#### [STATED GOAL]
Write out everything from the line containing "How big is the" down to the end of the records, word for word.

Excerpt from a dataset
|---|

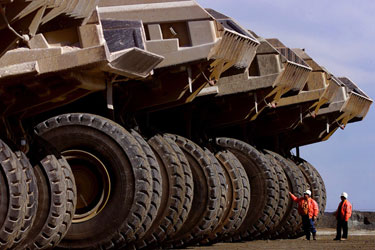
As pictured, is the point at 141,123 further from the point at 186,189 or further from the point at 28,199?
the point at 28,199

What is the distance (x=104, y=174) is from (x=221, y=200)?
4.55 meters

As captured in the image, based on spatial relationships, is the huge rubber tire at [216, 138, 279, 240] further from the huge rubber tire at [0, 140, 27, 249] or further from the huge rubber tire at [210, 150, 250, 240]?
the huge rubber tire at [0, 140, 27, 249]

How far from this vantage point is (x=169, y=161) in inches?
815

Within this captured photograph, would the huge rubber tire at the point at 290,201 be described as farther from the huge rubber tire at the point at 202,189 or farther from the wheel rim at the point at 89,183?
the wheel rim at the point at 89,183

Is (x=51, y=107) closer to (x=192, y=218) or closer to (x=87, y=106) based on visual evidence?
(x=87, y=106)

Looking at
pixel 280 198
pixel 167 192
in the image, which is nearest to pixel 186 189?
pixel 167 192

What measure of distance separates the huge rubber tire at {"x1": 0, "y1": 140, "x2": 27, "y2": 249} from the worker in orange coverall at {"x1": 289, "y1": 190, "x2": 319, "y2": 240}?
45.8ft

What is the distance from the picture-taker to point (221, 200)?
23062 mm

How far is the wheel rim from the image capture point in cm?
1877

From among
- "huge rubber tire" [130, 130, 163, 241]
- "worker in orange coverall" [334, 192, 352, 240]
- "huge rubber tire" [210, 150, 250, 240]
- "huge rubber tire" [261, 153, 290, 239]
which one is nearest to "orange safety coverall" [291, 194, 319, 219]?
"huge rubber tire" [261, 153, 290, 239]

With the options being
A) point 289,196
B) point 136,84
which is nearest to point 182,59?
point 136,84

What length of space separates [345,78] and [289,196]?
6.13 m

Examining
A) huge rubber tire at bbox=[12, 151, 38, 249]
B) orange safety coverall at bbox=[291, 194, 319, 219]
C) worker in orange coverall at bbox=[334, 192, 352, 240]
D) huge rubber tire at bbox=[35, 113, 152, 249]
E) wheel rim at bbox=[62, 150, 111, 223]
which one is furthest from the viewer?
worker in orange coverall at bbox=[334, 192, 352, 240]

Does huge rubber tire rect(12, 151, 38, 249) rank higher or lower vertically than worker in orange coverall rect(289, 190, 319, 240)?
higher
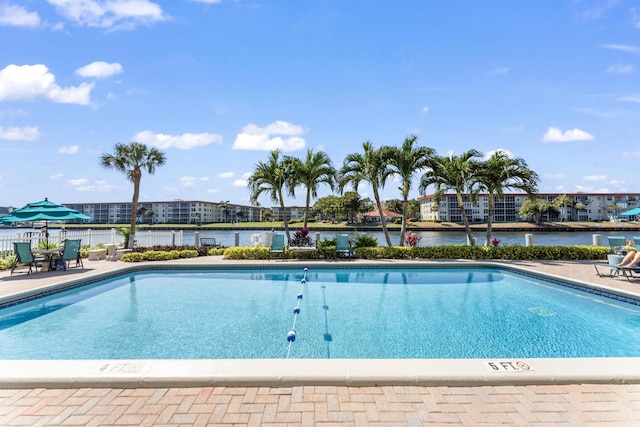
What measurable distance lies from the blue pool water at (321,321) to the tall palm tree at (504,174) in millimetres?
5730

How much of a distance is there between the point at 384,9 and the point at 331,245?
31.0 ft

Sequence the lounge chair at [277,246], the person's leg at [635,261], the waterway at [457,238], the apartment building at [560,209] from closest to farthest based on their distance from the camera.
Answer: the person's leg at [635,261]
the lounge chair at [277,246]
the waterway at [457,238]
the apartment building at [560,209]

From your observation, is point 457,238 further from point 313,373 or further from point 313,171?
point 313,373

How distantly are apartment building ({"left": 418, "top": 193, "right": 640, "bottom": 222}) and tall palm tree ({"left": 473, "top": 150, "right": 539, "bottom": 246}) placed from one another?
71523 mm

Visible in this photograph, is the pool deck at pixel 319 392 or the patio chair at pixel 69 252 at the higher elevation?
the patio chair at pixel 69 252

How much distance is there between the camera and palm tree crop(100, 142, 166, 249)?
1758 cm

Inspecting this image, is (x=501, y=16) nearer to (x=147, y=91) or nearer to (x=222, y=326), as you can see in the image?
(x=222, y=326)

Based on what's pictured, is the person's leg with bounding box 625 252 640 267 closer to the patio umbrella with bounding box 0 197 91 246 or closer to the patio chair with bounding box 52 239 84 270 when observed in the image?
the patio umbrella with bounding box 0 197 91 246

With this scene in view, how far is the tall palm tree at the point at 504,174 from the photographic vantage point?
14695 mm

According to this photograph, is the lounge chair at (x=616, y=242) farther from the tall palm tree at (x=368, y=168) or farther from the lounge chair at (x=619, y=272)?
the tall palm tree at (x=368, y=168)

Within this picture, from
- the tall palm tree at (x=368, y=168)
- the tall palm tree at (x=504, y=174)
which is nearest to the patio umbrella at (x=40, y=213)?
the tall palm tree at (x=368, y=168)

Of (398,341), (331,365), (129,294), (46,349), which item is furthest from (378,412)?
(129,294)

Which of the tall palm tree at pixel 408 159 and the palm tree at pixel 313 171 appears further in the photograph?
the palm tree at pixel 313 171

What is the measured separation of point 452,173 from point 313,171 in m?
6.80
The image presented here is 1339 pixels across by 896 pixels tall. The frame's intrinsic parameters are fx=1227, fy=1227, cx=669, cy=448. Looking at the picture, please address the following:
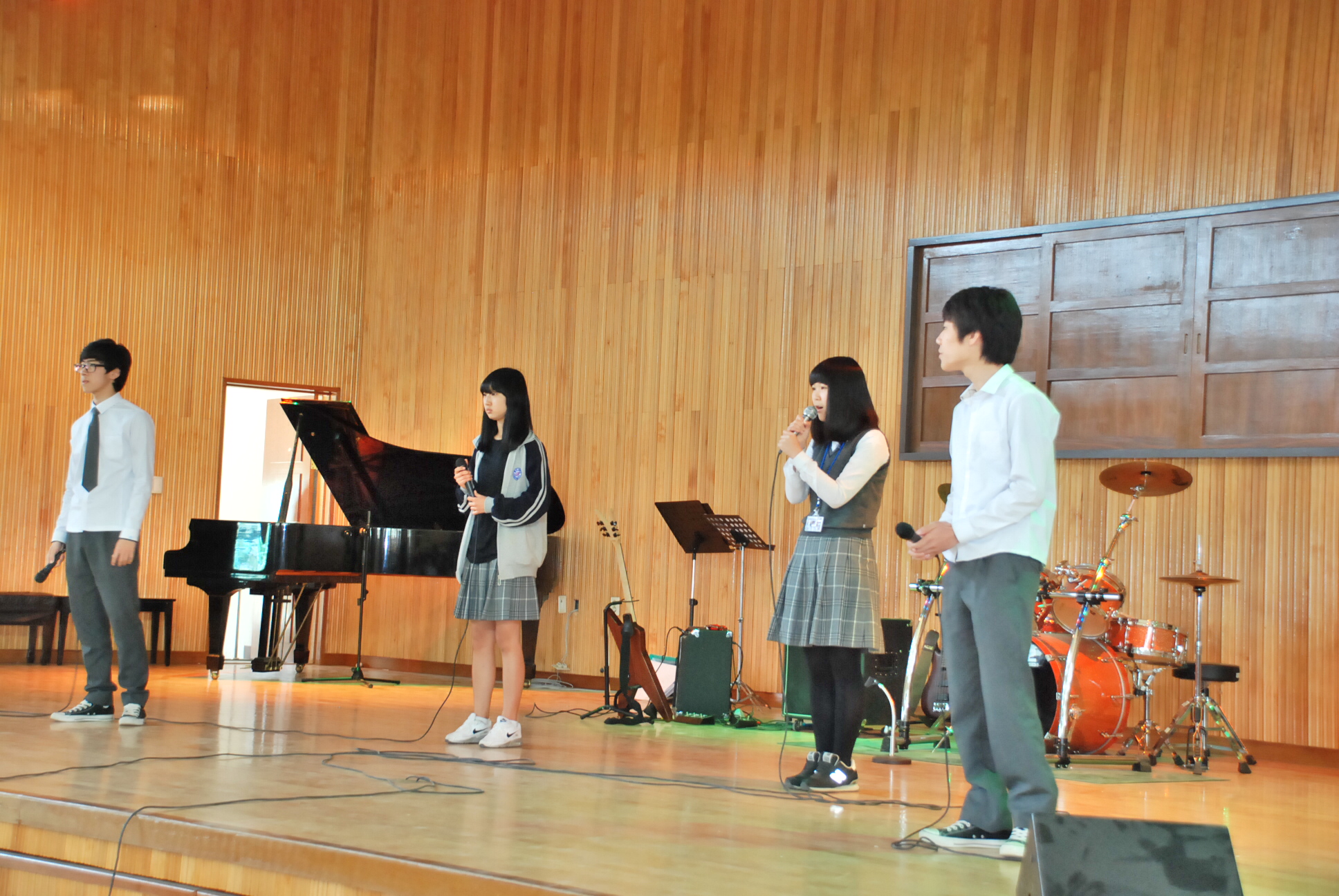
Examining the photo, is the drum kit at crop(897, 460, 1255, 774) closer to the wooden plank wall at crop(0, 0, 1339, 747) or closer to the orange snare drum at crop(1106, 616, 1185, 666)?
the orange snare drum at crop(1106, 616, 1185, 666)

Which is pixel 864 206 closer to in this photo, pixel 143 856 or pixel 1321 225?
pixel 1321 225

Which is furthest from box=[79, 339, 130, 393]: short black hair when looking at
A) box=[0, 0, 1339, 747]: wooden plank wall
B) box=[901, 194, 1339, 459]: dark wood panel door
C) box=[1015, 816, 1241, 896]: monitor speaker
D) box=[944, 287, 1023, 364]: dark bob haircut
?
box=[901, 194, 1339, 459]: dark wood panel door

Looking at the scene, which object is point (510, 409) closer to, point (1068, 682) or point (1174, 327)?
point (1068, 682)

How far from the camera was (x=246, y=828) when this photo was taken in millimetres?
2711

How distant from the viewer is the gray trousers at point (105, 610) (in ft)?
15.7

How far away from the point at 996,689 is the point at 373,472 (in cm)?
542

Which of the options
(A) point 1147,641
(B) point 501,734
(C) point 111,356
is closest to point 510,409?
(B) point 501,734

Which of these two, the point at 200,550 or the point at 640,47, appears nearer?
the point at 200,550

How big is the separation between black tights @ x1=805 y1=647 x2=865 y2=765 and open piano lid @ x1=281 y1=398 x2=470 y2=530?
4.02 metres

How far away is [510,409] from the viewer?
455cm

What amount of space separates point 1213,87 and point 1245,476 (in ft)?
6.58

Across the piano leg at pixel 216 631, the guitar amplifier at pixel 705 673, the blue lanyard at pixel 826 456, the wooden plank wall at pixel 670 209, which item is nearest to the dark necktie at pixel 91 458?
the piano leg at pixel 216 631

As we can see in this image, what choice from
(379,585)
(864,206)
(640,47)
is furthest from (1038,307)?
(379,585)

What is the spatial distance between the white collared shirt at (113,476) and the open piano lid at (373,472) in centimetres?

|---|

#### [TASK SOLUTION]
How big is the separation between black tights @ x1=805 y1=647 x2=865 y2=765 and open piano lid @ x1=281 y1=398 x2=470 y2=530?
4.02 metres

How far away is [510,409] from the viewer?
455cm

What amount of space separates point 1213,87 and point 1245,476 (in ft)?
6.58

Across the piano leg at pixel 216 631, the guitar amplifier at pixel 705 673, the blue lanyard at pixel 826 456, the wooden plank wall at pixel 670 209, which item is nearest to the dark necktie at pixel 91 458?
the piano leg at pixel 216 631

As we can see in this image, what choice from
(379,585)
(864,206)
(640,47)
is furthest from (1038,307)?
(379,585)

What is the spatial distance between the white collared shirt at (113,476) and the open piano lid at (373,472) in centimetres?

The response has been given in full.